===== RECORDS FOR THIS TASK

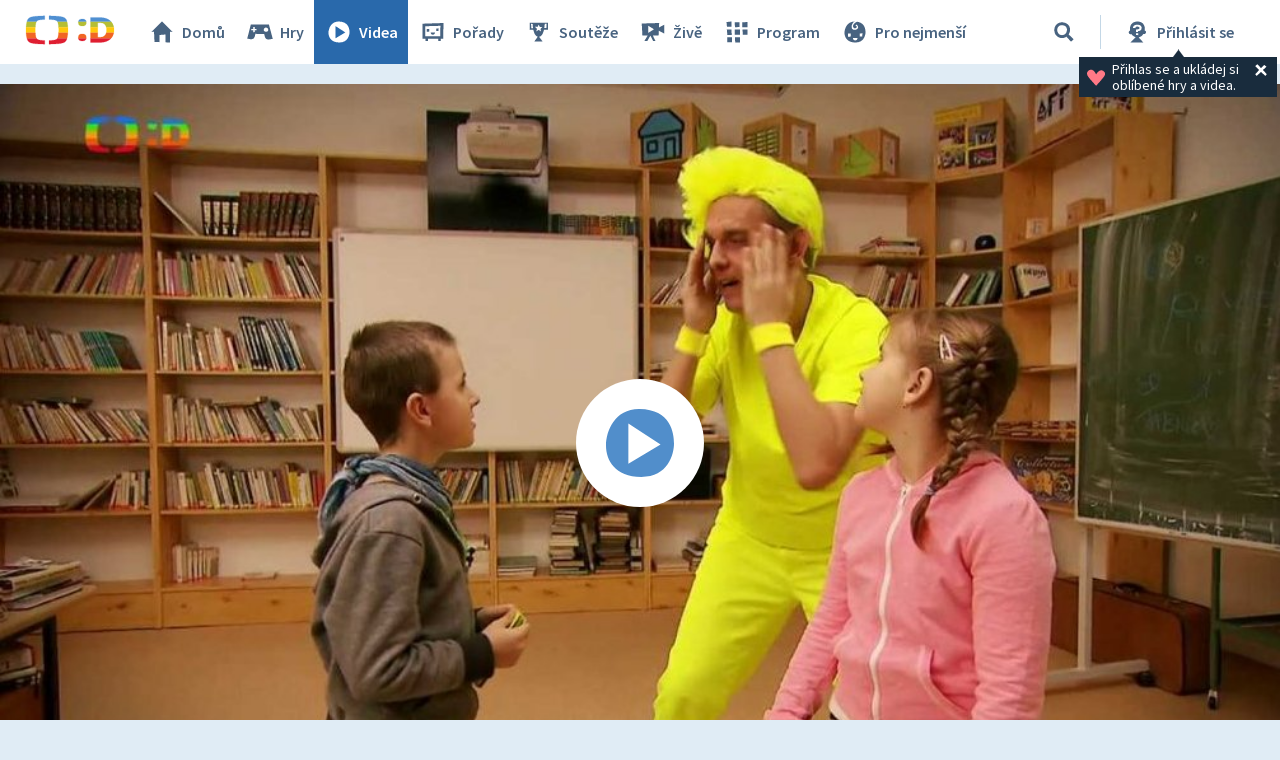

--- FILE ---
content_type: text/plain; charset=utf-8
request_url: https://events.getsitectrl.com/api/v1/events
body_size: 557
content:
{"id":"66f7c52c2db4cc89","user_id":"66f7c52c2dfd01c4","time":1768974233782,"token":"1768974233.7b6c02dc6b4890c918ec21bc85aa9e1a.4313372baec39aa9f2689757a0b98cd8","geo":{"ip":"18.216.9.194","geopath":"147015:147763:220321:","geoname_id":4509177,"longitude":-83.0061,"latitude":39.9625,"postal_code":"43215","city":"Columbus","region":"Ohio","state_code":"OH","country":"United States","country_code":"US","timezone":"America/New_York"},"ua":{"platform":"Desktop","os":"Mac OS","os_family":"Mac OS X","os_version":"10.15.7","browser":"Other","browser_family":"ClaudeBot","browser_version":"1.0","device":"Spider","device_brand":"Spider","device_model":"Desktop"},"utm":{}}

==========

### WORK INSTRUCTIONS
Each entry above should be copied word for word, with the images omitted.

### SOLVED PROBLEM
--- FILE ---
content_type: text/plain; charset=utf-8
request_url: https://events.getsitectrl.com/api/v1/events
body_size: 557
content:
{"id":"66f7c52c2db4cc89","user_id":"66f7c52c2dfd01c4","time":1768974233782,"token":"1768974233.7b6c02dc6b4890c918ec21bc85aa9e1a.4313372baec39aa9f2689757a0b98cd8","geo":{"ip":"18.216.9.194","geopath":"147015:147763:220321:","geoname_id":4509177,"longitude":-83.0061,"latitude":39.9625,"postal_code":"43215","city":"Columbus","region":"Ohio","state_code":"OH","country":"United States","country_code":"US","timezone":"America/New_York"},"ua":{"platform":"Desktop","os":"Mac OS","os_family":"Mac OS X","os_version":"10.15.7","browser":"Other","browser_family":"ClaudeBot","browser_version":"1.0","device":"Spider","device_brand":"Spider","device_model":"Desktop"},"utm":{}}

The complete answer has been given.